§ **TEXTE FOURNI**
● ● ● ● ●

« Un mauvais système, mais le moins mauvais de tous »

HOMO NUMERICUS. Les outils existent pour augmenter la démocratie et réassocier les citoyens aux décisions publiques. Une urgence face aux populismes qui menacent nos démocraties déjà fragilisées. Par Philippe Boyer, directeur relations institutionnelles et innovation à Covivio.
(Crédits : Reuters)

Il faut faire un peu de spéléologie dans les archives parlementaires britanniques pour trouver la date et les circonstances de la fameuse citation passée à la postérité : « La démocratie est un mauvais système, mais elle est le moins mauvais de tous les systèmes ».

À la Chambre des Communes en ce 11 novembre 1947, Sir Winston Churchill se trouve en séance et son propos porte sur les vertus de la démocratie parlementaire, quand bien même, le reconnaît-il, cette forme de régime politique présente d'inhérentes faiblesses. Le « Vieux Lion » sait de quoi il parle, car, deux années plus tôt, aux élections générales de 1945, il a dû céder son poste de Premier ministre au Travailliste Attlee.

● ● ● ● ●

§ **LIGNES FOURNIES**
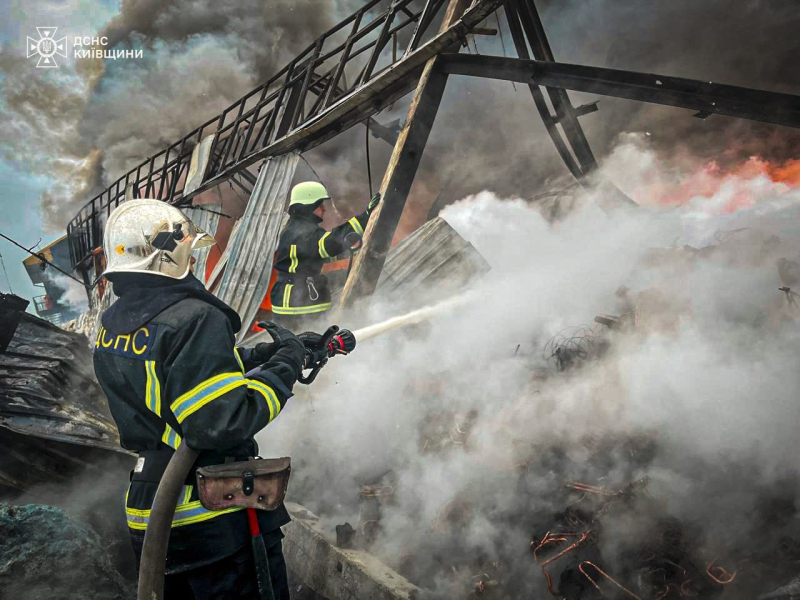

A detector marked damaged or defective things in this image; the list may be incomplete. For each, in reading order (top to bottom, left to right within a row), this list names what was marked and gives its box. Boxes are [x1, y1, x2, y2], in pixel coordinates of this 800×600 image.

burnt structure frame [67, 0, 800, 292]
charred wooden beam [438, 54, 800, 130]
rusted metal sheet [212, 152, 300, 340]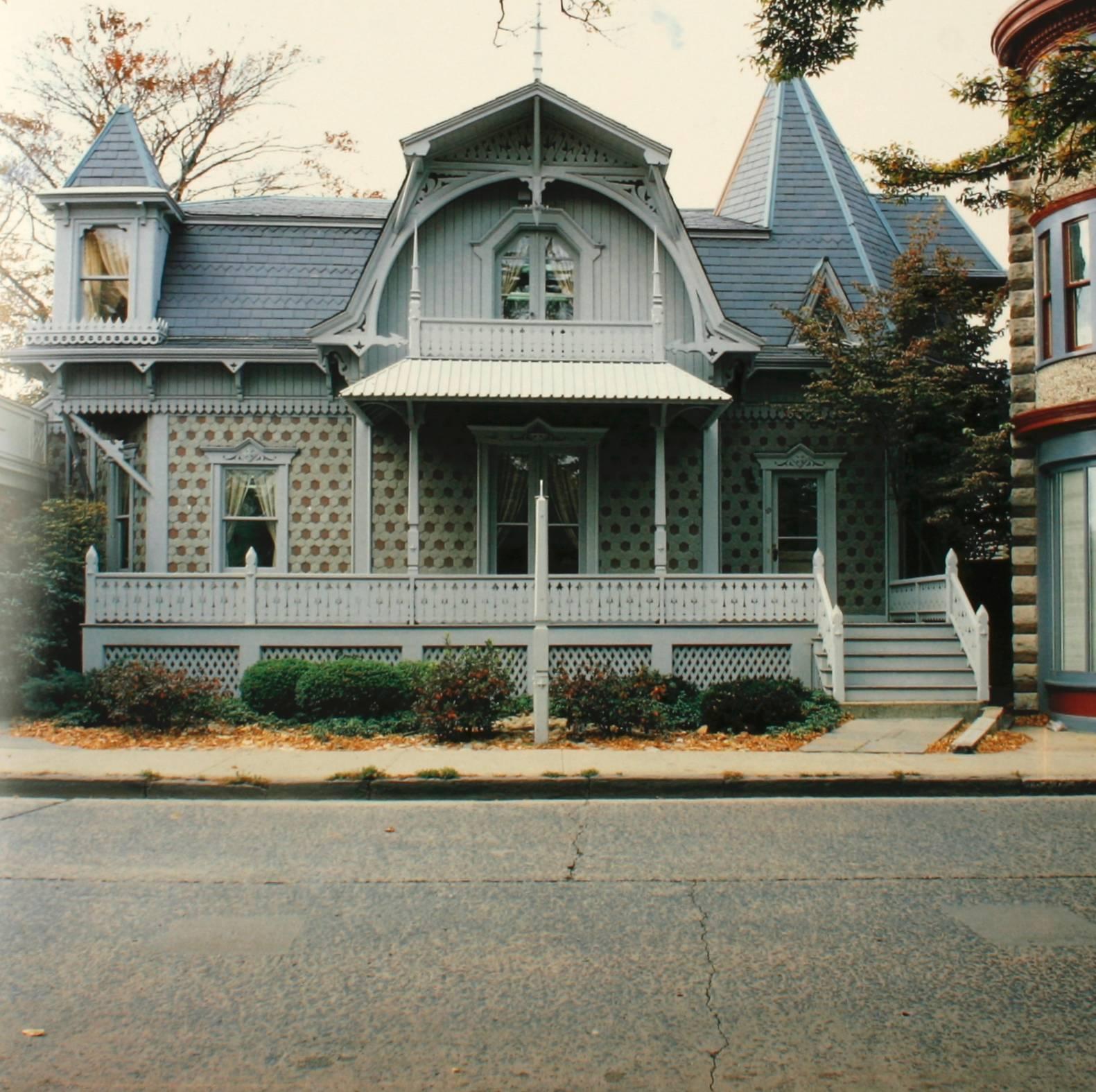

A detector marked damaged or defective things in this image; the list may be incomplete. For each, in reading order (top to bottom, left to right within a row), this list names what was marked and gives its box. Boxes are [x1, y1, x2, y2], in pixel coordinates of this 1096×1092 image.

● ● ● ● ●

§ **CONSIGNE**
Prolongez l'article sur la démocratie et la citation de Churchill en reprenant juste après sa dernière phrase.

§ **RÉPONSE CI-DESSOUS**
Certes, le peuple britannique lui redonnera les reines du pouvoir quatre années plus tard, mais en attendant Churchill digère sa défaite électorale en admettant que l'on n'ait rien inventé de mieux que ce régime politique.

Régressions démocratiques

Nul besoin de rappeler qu'en ce début de XXIe siècle, la démocratie est en danger. Un récent rapport de l'organisation intergouvernementale Idea souligne que c'est la sixième année ininterrompue d'un recul évident de ce régime politique et qu'à fin 2022, un pays sur deux dans le monde était en déclin démocratique. Outre les cas de prises de force du pouvoir, de conflits et d'insurrections, de nombreux autres indicateurs sont passés au crible : recul de la liberté d'expression et de la représentation politique...

Selon ce rapport, cette détérioration observée est « exacerbée par l'érosion des contre-pouvoirs formels (élections, parlements, tribunaux) qui peinent à faire respecter la loi ».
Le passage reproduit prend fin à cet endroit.